PİSLİK
Okuduğum bir yazı da şöyle bir cümle geçiyordu. ‘İnsanın bir yarası varsa rüzgâr esse incinir.’ Okurken kendimi tefekkür ufkuna dalıp gittiğimi gördüm. Kendimi yara almış insanların içinde buldum. Sağıma baktım, soluma baktım, önüm ve arkam hepsi yaralı. Kimisi feryadı figan ederken kimisi kendi sessizliğine bürünmüş, çenin pozisyonunda oturmuş, düşüncelerini derya denizinde yüzdürüyordu. Sıcaklığı hissetmiş olsalar da rüzgarın esintisine karşı hassas ve bir o kadarda incinmişlerdir. Aralarında gezinirken hepsinin ağzında ortak çıkan bir kelime vardı. “PiSLİK”
Cümleler uçuşuyordu. Sen pisliğin tekisin!
Bu pislik hayatıma nasıl geldi? Anlayamadım!
Pislik, çık hayatımdan!
Cümlelerin etkisiyle zihnimde sorular oluştu.
Kimdir bu pislik? Bu kadar insanı yaralamış?

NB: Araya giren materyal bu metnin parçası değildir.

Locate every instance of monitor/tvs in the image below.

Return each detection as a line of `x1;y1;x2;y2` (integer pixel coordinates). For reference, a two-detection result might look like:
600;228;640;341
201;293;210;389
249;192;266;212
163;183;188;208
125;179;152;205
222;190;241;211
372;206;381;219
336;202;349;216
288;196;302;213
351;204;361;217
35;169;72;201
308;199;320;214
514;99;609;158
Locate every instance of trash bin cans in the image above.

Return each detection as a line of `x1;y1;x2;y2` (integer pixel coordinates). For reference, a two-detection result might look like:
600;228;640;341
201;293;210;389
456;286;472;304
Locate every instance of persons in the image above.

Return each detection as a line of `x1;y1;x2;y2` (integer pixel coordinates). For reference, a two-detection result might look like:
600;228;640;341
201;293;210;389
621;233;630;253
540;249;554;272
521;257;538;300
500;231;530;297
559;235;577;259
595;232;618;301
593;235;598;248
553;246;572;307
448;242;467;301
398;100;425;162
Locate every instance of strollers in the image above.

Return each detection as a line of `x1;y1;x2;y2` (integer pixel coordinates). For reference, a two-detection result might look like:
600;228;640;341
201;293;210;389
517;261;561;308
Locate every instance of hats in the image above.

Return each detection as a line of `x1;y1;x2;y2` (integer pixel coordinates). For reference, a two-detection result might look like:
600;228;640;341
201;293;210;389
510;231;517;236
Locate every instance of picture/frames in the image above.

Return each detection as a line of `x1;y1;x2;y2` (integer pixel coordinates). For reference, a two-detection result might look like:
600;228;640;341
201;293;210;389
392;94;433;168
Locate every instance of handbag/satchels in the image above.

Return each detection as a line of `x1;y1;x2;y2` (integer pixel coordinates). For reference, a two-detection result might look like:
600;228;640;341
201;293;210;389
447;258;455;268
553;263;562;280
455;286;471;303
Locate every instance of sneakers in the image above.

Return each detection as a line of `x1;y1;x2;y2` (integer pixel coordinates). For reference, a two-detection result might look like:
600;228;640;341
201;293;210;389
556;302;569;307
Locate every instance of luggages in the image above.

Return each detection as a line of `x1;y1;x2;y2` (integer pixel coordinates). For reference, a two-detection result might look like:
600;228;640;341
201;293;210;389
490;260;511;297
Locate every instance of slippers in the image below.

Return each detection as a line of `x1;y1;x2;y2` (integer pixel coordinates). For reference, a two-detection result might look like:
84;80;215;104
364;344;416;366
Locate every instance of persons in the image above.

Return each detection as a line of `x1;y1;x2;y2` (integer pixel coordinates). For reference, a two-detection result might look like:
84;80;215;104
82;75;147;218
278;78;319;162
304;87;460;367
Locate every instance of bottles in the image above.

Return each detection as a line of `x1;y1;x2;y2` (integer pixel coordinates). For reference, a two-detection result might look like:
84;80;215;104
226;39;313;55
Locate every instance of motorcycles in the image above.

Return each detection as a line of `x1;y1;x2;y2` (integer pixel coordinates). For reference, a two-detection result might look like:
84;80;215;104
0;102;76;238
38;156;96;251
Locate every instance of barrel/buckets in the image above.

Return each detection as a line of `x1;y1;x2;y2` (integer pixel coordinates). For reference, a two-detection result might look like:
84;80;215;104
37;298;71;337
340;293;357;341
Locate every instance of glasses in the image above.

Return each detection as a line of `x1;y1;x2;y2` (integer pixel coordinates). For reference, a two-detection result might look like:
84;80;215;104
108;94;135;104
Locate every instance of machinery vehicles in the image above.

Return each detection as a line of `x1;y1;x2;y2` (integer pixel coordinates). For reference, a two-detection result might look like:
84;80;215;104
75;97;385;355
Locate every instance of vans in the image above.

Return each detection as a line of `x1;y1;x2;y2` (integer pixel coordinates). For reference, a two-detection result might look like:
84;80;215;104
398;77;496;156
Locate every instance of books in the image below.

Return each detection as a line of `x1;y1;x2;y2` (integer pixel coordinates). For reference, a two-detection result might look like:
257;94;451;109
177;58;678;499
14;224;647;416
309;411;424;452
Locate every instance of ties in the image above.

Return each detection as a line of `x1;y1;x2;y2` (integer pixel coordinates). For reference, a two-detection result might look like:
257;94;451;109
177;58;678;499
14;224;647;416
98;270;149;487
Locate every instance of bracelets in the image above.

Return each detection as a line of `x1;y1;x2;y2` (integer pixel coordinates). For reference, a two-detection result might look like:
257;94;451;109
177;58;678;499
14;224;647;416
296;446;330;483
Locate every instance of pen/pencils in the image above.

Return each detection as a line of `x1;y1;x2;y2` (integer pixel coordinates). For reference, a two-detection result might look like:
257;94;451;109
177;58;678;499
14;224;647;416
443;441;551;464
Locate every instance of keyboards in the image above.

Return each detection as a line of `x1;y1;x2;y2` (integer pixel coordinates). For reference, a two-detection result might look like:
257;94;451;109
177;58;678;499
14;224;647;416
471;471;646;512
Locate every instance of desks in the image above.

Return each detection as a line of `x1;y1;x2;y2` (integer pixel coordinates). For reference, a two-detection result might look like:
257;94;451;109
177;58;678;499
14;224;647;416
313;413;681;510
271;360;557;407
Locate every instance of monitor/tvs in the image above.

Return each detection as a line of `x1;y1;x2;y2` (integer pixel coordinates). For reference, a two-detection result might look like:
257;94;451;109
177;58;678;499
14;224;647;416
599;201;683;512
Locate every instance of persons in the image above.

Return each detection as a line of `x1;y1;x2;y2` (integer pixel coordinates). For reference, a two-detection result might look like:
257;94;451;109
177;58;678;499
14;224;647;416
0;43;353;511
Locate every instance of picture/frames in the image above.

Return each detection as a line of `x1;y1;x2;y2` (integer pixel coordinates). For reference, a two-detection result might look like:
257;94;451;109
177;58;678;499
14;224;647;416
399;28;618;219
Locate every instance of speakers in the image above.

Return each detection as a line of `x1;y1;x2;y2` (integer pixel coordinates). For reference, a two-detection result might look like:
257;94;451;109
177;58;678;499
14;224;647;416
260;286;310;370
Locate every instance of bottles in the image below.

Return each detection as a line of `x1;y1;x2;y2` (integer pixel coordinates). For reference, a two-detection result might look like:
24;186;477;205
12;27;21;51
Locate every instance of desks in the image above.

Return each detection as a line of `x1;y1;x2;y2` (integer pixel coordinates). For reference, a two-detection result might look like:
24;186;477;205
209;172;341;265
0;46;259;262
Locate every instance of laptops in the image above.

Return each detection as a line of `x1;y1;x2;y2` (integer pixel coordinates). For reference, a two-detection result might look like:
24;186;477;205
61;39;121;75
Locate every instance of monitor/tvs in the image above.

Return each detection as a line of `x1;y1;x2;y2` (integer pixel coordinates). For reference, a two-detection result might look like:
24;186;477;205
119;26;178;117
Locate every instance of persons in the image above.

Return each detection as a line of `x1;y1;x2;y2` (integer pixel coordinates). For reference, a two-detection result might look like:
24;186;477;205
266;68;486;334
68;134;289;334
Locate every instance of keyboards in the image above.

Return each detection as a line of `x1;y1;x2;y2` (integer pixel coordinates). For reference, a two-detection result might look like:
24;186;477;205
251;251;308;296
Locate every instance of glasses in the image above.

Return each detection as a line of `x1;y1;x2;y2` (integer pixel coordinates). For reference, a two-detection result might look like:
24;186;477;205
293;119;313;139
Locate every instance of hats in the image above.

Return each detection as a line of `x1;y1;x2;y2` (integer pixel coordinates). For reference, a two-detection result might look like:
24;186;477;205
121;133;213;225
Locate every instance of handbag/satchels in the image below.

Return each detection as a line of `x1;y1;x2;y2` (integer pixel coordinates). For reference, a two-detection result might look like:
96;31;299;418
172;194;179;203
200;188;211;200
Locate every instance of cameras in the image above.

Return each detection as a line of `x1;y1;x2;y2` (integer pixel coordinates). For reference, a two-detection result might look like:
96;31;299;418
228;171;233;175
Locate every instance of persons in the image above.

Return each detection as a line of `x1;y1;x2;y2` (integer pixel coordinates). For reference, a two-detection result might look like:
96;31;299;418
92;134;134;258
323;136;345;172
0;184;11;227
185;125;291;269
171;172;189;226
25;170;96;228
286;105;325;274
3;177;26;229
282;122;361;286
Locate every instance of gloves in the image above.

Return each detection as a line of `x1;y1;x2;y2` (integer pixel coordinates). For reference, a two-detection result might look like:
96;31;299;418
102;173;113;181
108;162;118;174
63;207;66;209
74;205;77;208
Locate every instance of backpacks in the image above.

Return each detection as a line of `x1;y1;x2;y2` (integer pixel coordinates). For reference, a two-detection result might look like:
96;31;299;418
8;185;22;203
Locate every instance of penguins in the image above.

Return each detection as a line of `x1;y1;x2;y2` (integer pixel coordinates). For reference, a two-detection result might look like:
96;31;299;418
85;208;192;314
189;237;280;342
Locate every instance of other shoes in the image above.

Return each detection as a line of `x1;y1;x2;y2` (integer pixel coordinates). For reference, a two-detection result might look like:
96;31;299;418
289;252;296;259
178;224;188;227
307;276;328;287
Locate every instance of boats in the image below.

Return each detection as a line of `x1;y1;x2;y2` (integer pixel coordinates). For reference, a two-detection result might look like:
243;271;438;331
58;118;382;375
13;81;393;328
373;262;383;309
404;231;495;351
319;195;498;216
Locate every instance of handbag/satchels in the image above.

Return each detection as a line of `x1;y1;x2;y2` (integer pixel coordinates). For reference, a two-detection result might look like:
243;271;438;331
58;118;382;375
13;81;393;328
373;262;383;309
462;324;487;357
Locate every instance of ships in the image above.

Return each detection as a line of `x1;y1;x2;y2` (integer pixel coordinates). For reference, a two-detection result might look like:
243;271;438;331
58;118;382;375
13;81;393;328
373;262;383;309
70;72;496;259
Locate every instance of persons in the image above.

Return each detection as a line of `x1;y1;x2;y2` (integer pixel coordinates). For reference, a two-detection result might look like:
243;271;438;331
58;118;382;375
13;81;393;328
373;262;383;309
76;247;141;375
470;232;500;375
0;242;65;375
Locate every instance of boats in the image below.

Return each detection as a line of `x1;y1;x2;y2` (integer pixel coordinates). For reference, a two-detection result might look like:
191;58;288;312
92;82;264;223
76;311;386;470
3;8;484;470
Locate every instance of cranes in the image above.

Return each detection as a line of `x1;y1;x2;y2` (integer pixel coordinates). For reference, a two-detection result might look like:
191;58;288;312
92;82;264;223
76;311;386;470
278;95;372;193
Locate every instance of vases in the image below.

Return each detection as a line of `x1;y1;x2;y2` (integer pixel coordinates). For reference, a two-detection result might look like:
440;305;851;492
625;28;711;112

Pisliğin kim olduğunu ararken, kendimi pislikler diyarında buldum. Etrafımda dolu pislik ve onları izliyordum. Hepsinin karşısında kendi çocuklukları ve onlara bakıyorlardı. Çocukluklarına bakarken, içlerinde biriktirdikleri acının tortusunu görüyor, buz tutmuş duyguların soğukluğundan üşüyorlardı. Nasıl bu hale gelmişlerdi? İntikam duygusuyla, çocukken yaşadıklarının öcünü almayı planlıyorlardı. Ruhları kelepçelenmiş, buz kesilmiş bedenlerini sağa sola vuruyorlardı. Vicdan mekanizması durmuş onun yerine parçalanmış benlikleri vardı.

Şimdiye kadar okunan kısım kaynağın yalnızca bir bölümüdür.